Mais cette crise est bien plus qu’une simple crise sanitaire. Elle est avant tout une crise éthique, civilisationnelle, systémique, qui interroge les aspects tant : philosophiques (rapports entre l’économie et la santé) ; épistémologiques (rapports entre le soin et la recherche) ; politiques (rapports entre l’élite et le peuple) ; sociaux (rapports entre l’individu et le collectif) ; ou moraux (rapports entre les valeurs et les normes). À notre sens, cette liste, loin d’être exhaustive, révèle toute la complexité de la crise, et son importance à être comprise en toute transdisciplinarité.

D’un point de vue étymologique, le mot « crise[1] » vient du grec krisis qui signifie « décider ». Ainsi, une crise peut être définie comme un instant critique, accompagné d’une nécessité de décisions, probablement difficiles. Nous voyons que cette définition est parfaitement applicable à notre cas, celui de la pandémie du COVID-19. Pourtant, le philosophe français Paul Ricoeur, dans un article publié en 1988 dans la Revue de Théologie et de Philosophie, en proposa une autre que l’on peut qualifier de « transhistorique[2] », qui nous semble, peut-être, plus appropriée à la situation.

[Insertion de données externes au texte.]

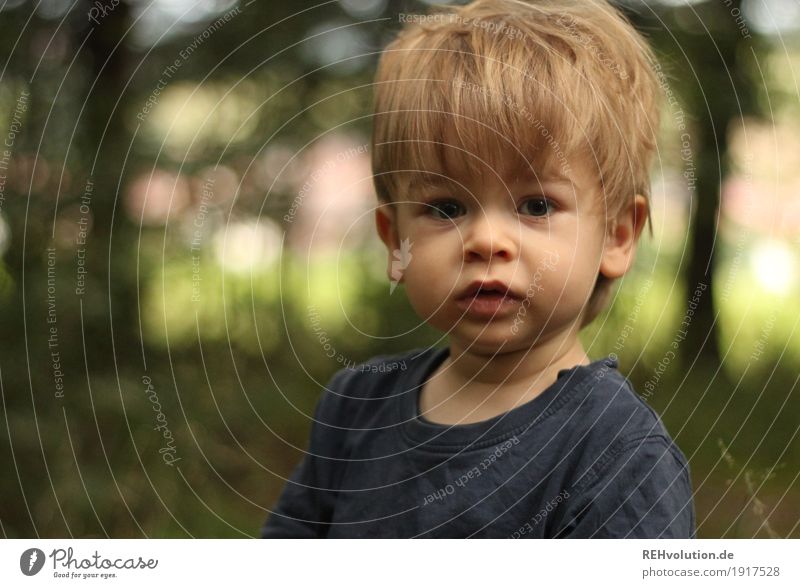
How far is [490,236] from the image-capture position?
0.66m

En effet, Ricoeur écrit : « Lorsque l’espace d’expérience se rétrécit par un déni général de toute tradition, de tout héritage, et que l’horizon d’attente tend à reculer dans un avenir toujours plus vague et plus indistinct, seulement peuplé d’utopies ou plutôt d’« uchronies[3] » sans prise sur le cours effectif de l’histoire, alors la tension entre horizon d’attente et espace d’expérience devient rupture, schisme » (1). En d’autres termes, Ricoeur définit une crise comme l’instant où le décalage entre l’idée et le réel devient trop important et fait que les espérances possibles, celle d’une diminution de leur écart, s’effondrent.

Le COVID-19 est donc une crise, au sens où elle a révélé l’existence d’utopies : l’utopie d’une philosophie où l’économie primerait sur la santé ; l’utopie d’une épistémologie où la clinique serait déconnectée de la science ; l’utopie d’une politique où l’élite dominerait le peuple ; l’utopie d’une société où l’individu précéderait le collectif ; l’utopie où les normes seraient déconnectées des valeurs.

En ce sens, voilà pourquoi la bioéthique, transdisciplinaire et se prêtant à l’approche systémique (2) ainsi qu'à la pensée complexe (3), comme présentée dans une précédente lettre (4), est désignée comme l’un des meilleurs moyens à notre disposition pour tenter d’avoir un constat éthique sur leurs possibles survivances ou leurs corrections nécessaires pour rendre le monde d’après vivable et résoudre les effets de cette crise.